Let's just see what happens when they get their first court order, which they certainly will (due to their global name-spacing).
As I said below, we will comply with the law.

(And I'm not sure what that has to do with namespacing.)

I believe he means that packages aren't namespaced (owner/package-name), so if I publish a package called nike, Nike could come and want to take over the package name.
Global namespacing has nothing to do with that. Even with per-user namespacing, there's nothing to stop a user from making their username "nike" and publishing all their code under "nike/package-name", which would be subject to just as much potential legal action as a package named "nike" itself. Likewise there's also nothing to stop Bob from uploading "bob/nike".
If course global name-spacing has something to do with it!

What's the difference between a "username" resulting in nike/package-name and a package called nike-package-name?

Not much in practice. Name-spacing doesn't mean "add another made up name entry somewhere".

That's why people who thought about these issues out-sourced this concern completely: Prove your ownership of nike.com and you can publish as nike.com.

Suddenly 99.9% of the trademark issues are gone, handled by registrars.

I think this approach is pretty obvious and I find the lack of thought coming from rust devs deeply concerning.

I'm not sure what you're trying to say. The problem exists independently of whether or not global namespacing is implemented by a package repository. Nike would have just as much authority to remove a "nike" package in a global namespace as it would to remove "bob/nike" (which is to say, almost no authority whatsoever).

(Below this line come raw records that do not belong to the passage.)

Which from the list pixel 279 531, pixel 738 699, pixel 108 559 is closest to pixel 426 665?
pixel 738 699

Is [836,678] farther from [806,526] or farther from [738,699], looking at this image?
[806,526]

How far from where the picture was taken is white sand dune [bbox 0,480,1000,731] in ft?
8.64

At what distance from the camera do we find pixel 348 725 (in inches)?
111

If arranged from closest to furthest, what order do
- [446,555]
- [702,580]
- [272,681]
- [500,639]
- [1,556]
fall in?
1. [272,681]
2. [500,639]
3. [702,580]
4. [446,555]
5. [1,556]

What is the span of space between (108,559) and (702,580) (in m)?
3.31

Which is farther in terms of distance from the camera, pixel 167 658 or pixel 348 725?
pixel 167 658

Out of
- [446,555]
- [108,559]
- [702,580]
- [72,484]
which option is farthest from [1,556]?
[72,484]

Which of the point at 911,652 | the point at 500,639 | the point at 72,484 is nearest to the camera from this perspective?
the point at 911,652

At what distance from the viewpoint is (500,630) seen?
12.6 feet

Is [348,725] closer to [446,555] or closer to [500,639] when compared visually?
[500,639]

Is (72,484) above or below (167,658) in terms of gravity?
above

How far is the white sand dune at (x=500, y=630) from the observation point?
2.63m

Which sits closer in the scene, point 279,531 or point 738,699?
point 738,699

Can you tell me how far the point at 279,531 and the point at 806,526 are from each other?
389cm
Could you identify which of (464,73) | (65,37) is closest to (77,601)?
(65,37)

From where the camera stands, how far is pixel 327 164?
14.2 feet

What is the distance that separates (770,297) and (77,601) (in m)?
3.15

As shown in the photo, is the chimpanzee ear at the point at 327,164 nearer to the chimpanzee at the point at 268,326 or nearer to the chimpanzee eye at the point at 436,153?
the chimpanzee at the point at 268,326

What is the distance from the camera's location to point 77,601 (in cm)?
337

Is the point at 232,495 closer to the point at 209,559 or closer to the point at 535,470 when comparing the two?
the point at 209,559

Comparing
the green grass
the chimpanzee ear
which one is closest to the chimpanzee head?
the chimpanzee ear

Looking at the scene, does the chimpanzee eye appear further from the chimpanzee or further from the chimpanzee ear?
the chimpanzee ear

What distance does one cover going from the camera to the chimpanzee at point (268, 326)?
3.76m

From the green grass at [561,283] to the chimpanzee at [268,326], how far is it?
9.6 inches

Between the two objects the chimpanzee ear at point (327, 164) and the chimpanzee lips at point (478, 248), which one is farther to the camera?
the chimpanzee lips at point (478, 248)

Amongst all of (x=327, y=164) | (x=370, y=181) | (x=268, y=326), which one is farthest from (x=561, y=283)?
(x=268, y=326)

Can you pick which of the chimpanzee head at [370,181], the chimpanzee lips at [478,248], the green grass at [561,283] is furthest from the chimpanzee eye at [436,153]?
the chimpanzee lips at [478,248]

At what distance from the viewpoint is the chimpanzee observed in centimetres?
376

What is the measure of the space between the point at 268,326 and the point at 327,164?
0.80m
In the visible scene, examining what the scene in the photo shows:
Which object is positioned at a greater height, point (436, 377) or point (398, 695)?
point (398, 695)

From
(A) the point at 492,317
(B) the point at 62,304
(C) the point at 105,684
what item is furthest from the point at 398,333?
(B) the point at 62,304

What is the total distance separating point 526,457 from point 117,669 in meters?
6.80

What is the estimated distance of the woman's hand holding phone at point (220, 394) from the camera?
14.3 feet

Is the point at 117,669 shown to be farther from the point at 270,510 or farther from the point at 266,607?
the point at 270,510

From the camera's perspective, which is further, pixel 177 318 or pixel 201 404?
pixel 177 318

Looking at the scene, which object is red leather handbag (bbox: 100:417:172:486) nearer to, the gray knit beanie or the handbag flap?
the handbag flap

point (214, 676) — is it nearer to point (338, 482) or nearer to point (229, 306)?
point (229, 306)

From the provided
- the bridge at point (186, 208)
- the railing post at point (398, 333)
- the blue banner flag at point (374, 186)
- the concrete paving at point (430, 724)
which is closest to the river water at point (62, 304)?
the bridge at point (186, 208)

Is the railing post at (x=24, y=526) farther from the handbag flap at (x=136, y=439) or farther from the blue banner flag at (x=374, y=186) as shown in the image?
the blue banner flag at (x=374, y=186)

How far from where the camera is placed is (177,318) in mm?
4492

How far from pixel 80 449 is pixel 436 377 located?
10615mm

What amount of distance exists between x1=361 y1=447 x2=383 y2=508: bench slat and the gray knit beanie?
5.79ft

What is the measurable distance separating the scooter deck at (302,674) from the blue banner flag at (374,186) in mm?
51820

I have no dog in the fight over whether or not a global namespace is a good idea, but it's tiresome to see irrelevant arguments being trotted out against global namespacing.

It wouldn't likely meet the standard of "confusingly similar" unless you called it "Nike" in order to somehow leverage the actual shoe brand (logos 'n all). But even if it didn't, you could imagine an index operator succumbing to the (unreasonable) request of a lawyer in order to avoid a conflict requiring representation.